Wednesday, March 19, 2014

East Market

With skyscrapers sprouting up around University City, luxury apartments planned along the Vine Street corridor, and warehouses being converted throughout the Center City's adjacent neighborhoods, the same ambitious investment has avoided the city's core Market East neighborhood. High land costs coupled with low rent potential have made Market East a risky endeavor for decades, particularly on a major thoroughfare that demands big construction.

The National Real Estate Advisors of Washington has taken note, planning what it calls East Market at the Girard Trust Block between 11th and 12th, the former Snellenberg's Department Store. If all goes well NREA will be demolishing the Snellenberg stump as early as July. In its place would be a skyscraping mixed use complex incorporating luxury apartments, retail, office space, and underground parking. The Snellenburg warehouse on 11th Street would be stripped and refaced and the grand Girard Building on 12th Street would be restored, converted into apartments of office space with ground floor retail.
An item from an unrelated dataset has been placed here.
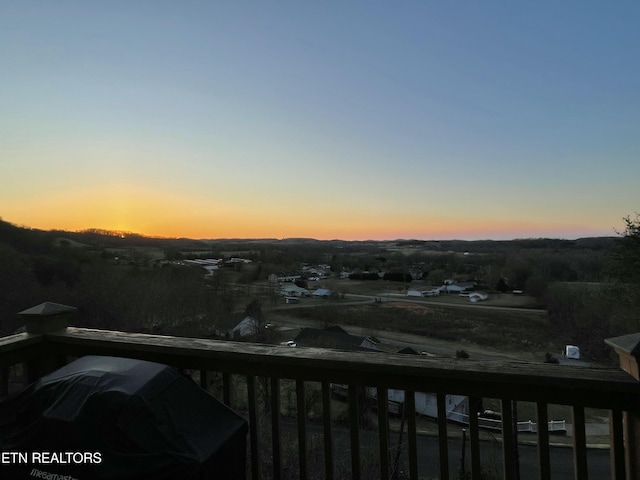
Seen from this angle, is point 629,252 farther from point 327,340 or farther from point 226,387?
point 226,387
It's all too easy to look at the Gallery at Market East and ask, does the struggling Market East need more retail when what it has is an epic failure? But the Gallery's woes are not solely its own responsibility, and even if they are, the solution to the Gallery's lackluster existence won't be solved by the Gallery's owners.

What NREA's East Market brings is what the Gallery always lacked, and why Liberty Place succeeds as an urban indoor mall and the Gallery struggles. East Market won't just be a suburban mall in the middle of the city, it will be street friendly and include the office and residential components that make Liberty Place a sane place to shop and grab lunch. The Gallery was built to support two large office towers that never materialized, leaving it a massive train station that hosted the kind of craptastic shopping you expect to find in an urban regional rail station.

East Market will finally offer the competitive challenge its neighbors have always needed. If East Market succeeds (given Center City's growth and Midtown Village's expansion, it will) its residents will beg more of Market East, NREA's retail will ultimately reach capacity, and new vendors seek out nearby property to set up shop: The Gallery.

Of course Philadelphians are nothing if not skeptical, but the $500M project is backed by Washington and New York developers who seem eager to start. In a few short years Market East may be less synonymous with downtown Detroit and more like Center City's answer to King of Prussia, only better.